Statistical analyses

Spearman’s rho correlation coefficient was calculated. We determined whether growth curves significantly differed from each other by log-transforming the data, fitting a linear regression to each growth curve, and comparing the slopes of the regression lines [using an equivalent of analysis of variance (ANOVA)]. Significant differences between two groups were analyzed using Student’s t test (two-tailed) or Mann-Whitney U test (two-tailed). All calculations were done using the GraphPad Prism software 6.0 and Microsoft Excel software 2010. Differences in hearing response between multiple groups were evaluated with ANOVAs. Welch’s t test was used for comparison between two groups. Benjamini-Hochberg correction for multiple comparisons was applied.
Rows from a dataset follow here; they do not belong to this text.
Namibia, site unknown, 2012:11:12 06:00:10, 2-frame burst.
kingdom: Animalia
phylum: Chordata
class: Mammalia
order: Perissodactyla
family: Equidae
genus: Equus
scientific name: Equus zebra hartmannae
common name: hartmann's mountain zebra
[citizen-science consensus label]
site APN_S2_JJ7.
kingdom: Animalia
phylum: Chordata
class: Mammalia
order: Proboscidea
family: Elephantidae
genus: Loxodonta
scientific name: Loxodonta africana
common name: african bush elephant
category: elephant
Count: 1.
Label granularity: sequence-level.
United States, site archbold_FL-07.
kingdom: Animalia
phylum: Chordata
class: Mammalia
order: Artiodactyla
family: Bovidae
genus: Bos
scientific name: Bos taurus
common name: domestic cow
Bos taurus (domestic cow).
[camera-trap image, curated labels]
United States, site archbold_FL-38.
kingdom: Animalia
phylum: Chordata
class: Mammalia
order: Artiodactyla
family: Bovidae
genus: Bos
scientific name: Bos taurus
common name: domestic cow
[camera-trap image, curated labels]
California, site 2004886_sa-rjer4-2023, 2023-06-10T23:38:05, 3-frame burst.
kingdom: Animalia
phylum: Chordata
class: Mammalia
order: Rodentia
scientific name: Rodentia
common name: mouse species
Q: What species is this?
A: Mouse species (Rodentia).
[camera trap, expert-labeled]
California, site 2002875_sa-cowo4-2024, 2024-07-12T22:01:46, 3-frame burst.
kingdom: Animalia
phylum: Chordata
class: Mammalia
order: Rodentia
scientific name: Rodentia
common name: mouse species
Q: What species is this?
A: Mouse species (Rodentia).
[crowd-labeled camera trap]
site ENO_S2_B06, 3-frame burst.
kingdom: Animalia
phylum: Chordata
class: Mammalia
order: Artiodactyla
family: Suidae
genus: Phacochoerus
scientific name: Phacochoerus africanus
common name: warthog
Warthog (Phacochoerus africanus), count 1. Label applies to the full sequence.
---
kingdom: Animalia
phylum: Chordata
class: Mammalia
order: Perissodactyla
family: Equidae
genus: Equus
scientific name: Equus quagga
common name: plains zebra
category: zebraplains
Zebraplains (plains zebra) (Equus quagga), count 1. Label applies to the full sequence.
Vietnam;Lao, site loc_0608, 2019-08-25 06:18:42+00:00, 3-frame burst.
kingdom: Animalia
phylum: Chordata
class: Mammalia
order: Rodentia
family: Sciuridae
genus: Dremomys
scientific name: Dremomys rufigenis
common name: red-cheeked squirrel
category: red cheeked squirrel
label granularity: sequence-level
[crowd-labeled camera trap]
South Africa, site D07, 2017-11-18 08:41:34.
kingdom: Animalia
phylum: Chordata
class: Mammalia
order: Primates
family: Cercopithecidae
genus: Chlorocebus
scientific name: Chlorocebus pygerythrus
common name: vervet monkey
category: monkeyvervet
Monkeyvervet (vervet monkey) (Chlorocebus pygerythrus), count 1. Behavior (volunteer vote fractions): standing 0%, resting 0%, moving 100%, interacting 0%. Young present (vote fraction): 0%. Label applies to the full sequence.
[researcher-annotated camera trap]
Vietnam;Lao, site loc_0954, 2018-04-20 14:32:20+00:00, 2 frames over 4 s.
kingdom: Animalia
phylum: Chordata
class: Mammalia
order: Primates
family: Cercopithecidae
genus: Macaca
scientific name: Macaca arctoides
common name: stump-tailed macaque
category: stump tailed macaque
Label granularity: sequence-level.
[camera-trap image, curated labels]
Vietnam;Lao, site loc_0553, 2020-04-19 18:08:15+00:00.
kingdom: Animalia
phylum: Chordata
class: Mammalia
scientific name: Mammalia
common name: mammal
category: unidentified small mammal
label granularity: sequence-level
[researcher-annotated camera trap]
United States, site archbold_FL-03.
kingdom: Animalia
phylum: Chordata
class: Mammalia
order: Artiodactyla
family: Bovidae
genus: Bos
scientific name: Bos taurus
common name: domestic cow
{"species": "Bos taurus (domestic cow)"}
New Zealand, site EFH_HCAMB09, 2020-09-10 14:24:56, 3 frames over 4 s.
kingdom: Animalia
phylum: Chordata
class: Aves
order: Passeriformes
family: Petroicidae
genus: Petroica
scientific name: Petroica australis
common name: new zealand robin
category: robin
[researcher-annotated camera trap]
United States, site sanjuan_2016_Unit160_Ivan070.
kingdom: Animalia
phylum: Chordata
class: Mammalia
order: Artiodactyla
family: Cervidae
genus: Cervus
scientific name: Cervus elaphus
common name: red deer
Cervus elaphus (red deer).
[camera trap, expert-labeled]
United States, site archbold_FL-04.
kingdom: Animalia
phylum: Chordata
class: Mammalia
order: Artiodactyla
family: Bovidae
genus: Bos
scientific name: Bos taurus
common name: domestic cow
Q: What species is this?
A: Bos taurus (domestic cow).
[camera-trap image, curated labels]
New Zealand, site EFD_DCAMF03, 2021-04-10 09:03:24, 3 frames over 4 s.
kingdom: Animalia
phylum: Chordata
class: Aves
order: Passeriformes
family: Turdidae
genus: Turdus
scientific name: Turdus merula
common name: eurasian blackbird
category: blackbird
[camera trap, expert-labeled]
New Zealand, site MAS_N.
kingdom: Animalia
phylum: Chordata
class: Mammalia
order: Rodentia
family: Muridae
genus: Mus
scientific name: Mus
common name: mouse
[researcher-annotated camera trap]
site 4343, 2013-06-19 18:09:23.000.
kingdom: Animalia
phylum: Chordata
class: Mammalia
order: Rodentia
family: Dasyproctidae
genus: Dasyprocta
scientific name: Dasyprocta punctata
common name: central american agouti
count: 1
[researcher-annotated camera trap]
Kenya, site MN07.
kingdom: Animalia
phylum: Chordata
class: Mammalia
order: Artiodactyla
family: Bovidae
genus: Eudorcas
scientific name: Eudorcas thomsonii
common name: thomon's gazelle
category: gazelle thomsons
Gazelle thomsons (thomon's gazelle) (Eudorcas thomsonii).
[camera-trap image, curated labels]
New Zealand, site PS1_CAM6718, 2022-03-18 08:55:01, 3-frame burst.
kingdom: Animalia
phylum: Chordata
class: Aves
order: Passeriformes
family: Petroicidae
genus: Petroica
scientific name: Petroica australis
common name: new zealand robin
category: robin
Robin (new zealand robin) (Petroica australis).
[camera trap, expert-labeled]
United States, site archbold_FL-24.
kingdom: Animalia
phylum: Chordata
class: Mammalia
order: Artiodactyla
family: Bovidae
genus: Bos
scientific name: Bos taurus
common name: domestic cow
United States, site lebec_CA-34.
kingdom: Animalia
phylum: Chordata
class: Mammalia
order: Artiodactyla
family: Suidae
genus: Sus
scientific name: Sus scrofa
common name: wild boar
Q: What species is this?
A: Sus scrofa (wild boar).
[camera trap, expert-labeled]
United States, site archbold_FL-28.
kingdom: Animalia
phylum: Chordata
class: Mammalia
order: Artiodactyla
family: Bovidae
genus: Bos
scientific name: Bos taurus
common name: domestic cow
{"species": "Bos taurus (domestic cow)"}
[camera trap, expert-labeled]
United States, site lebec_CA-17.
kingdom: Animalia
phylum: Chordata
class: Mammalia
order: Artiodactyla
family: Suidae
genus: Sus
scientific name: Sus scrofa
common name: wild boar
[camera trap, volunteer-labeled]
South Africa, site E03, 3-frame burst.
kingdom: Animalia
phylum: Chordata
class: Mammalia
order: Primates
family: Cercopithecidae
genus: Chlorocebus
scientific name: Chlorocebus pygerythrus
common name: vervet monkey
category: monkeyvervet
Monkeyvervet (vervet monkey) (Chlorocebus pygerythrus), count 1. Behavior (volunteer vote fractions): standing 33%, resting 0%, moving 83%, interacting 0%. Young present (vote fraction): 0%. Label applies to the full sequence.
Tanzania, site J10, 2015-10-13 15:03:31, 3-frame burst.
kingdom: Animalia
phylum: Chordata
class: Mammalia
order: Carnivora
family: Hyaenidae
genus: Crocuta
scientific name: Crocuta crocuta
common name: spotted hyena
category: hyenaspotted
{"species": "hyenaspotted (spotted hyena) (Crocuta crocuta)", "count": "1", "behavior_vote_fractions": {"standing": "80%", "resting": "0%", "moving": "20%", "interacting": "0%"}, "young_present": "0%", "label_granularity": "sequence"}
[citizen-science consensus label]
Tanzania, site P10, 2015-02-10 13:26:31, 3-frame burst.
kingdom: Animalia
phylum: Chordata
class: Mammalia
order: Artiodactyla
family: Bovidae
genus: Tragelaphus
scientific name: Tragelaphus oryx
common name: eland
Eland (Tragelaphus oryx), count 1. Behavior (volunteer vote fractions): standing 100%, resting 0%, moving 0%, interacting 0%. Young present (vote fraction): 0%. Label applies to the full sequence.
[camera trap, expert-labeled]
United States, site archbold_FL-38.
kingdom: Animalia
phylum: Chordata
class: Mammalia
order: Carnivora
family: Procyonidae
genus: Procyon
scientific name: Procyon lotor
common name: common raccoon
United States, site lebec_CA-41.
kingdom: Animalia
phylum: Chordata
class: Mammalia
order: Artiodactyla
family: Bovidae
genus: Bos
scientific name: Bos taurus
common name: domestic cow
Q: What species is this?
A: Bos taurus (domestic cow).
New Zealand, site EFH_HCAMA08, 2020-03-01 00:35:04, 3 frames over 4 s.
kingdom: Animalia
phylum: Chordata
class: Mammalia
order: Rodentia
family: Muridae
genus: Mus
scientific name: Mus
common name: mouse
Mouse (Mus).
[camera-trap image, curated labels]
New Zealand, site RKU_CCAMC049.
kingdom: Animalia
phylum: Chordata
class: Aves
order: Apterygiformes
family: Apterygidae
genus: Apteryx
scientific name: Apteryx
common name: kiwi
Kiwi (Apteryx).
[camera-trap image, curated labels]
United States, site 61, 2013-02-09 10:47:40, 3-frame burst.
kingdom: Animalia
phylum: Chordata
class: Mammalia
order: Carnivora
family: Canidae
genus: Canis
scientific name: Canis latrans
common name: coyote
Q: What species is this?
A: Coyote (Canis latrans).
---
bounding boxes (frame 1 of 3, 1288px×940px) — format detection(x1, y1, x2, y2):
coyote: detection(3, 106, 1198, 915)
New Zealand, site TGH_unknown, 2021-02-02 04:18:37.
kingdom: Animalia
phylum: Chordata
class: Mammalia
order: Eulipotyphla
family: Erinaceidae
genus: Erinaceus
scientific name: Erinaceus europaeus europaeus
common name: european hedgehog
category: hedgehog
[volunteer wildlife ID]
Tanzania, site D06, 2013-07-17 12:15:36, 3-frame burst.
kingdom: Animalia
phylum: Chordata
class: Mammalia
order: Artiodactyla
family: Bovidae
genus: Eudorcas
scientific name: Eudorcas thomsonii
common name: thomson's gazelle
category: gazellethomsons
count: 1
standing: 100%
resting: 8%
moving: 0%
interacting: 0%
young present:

Histological analysis of gene expression in patient schwannoma tissues was statistically analyzed using statistics software (Statistical Package for the Social Sciences Statistics, version 20.0; IBM, Armonk, NY) with a priori significant P value of <0.05. Correlation of IL-6 quantity and viability of sensorineural cells in mouse cochlear explants treated with VS-CM was analyzed using Spearman nonparametric correlation test (GraphPad Prism software 6.0).

Data and materials availability:

All data associated with this study are present in the paper or the Supplementary Materials.